**What to do**
The expected response is the full set of records, unchanged.

Items from a data source
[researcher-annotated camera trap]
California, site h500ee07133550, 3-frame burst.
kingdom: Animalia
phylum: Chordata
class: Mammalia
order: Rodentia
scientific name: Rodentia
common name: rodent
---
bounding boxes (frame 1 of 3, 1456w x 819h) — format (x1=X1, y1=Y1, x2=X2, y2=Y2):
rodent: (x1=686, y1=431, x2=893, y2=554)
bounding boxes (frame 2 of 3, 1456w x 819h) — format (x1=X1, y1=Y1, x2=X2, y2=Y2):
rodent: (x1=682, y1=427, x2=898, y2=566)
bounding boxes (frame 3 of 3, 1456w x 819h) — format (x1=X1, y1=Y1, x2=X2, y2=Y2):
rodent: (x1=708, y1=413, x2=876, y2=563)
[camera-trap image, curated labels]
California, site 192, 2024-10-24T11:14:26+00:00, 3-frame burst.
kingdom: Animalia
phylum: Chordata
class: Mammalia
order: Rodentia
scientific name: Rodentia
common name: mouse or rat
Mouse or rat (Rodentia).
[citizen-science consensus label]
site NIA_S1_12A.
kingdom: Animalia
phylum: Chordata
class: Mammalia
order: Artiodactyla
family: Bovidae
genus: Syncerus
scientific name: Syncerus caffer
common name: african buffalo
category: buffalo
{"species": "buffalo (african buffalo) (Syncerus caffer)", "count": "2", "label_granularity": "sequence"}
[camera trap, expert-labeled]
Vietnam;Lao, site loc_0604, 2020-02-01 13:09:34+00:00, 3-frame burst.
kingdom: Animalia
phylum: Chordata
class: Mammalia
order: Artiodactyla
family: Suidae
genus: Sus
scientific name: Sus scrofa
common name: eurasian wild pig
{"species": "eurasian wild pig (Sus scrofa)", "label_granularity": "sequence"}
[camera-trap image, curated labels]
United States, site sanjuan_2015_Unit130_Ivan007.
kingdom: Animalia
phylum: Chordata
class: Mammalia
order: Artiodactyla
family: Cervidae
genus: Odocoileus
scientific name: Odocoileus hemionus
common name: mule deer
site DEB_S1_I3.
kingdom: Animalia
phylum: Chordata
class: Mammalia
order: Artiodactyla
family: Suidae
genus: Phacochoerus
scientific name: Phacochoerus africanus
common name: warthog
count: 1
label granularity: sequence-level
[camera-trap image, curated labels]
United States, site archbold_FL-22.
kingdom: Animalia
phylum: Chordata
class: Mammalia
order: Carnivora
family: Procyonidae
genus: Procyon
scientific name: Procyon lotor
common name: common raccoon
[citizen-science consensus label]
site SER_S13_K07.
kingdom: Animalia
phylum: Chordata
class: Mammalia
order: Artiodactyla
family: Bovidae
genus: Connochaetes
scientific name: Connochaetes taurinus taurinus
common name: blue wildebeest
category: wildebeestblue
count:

**Written answer**
[researcher-annotated camera trap]
California, site h500ee07133550, 3-frame burst.
kingdom: Animalia
phylum: Chordata
class: Mammalia
order: Rodentia
scientific name: Rodentia
common name: rodent
---
bounding boxes (frame 1 of 3, 1456w x 819h) — format (x1=X1, y1=Y1, x2=X2, y2=Y2):
rodent: (x1=686, y1=431, x2=893, y2=554)
bounding boxes (frame 2 of 3, 1456w x 819h) — format (x1=X1, y1=Y1, x2=X2, y2=Y2):
rodent: (x1=682, y1=427, x2=898, y2=566)
bounding boxes (frame 3 of 3, 1456w x 819h) — format (x1=X1, y1=Y1, x2=X2, y2=Y2):
rodent: (x1=708, y1=413, x2=876, y2=563)
[camera-trap image, curated labels]
California, site 192, 2024-10-24T11:14:26+00:00, 3-frame burst.
kingdom: Animalia
phylum: Chordata
class: Mammalia
order: Rodentia
scientific name: Rodentia
common name: mouse or rat
Mouse or rat (Rodentia).
[citizen-science consensus label]
site NIA_S1_12A.
kingdom: Animalia
phylum: Chordata
class: Mammalia
order: Artiodactyla
family: Bovidae
genus: Syncerus
scientific name: Syncerus caffer
common name: african buffalo
category: buffalo
{"species": "buffalo (african buffalo) (Syncerus caffer)", "count": "2", "label_granularity": "sequence"}
[camera trap, expert-labeled]
Vietnam;Lao, site loc_0604, 2020-02-01 13:09:34+00:00, 3-frame burst.
kingdom: Animalia
phylum: Chordata
class: Mammalia
order: Artiodactyla
family: Suidae
genus: Sus
scientific name: Sus scrofa
common name: eurasian wild pig
{"species": "eurasian wild pig (Sus scrofa)", "label_granularity": "sequence"}
[camera-trap image, curated labels]
United States, site sanjuan_2015_Unit130_Ivan007.
kingdom: Animalia
phylum: Chordata
class: Mammalia
order: Artiodactyla
family: Cervidae
genus: Odocoileus
scientific name: Odocoileus hemionus
common name: mule deer
site DEB_S1_I3.
kingdom: Animalia
phylum: Chordata
class: Mammalia
order: Artiodactyla
family: Suidae
genus: Phacochoerus
scientific name: Phacochoerus africanus
common name: warthog
count: 1
label granularity: sequence-level
[camera-trap image, curated labels]
United States, site archbold_FL-22.
kingdom: Animalia
phylum: Chordata
class: Mammalia
order: Carnivora
family: Procyonidae
genus: Procyon
scientific name: Procyon lotor
common name: common raccoon
[citizen-science consensus label]
site SER_S13_K07.
kingdom: Animalia
phylum: Chordata
class: Mammalia
order: Artiodactyla
family: Bovidae
genus: Connochaetes
scientific name: Connochaetes taurinus taurinus
common name: blue wildebeest
category: wildebeestblue
count:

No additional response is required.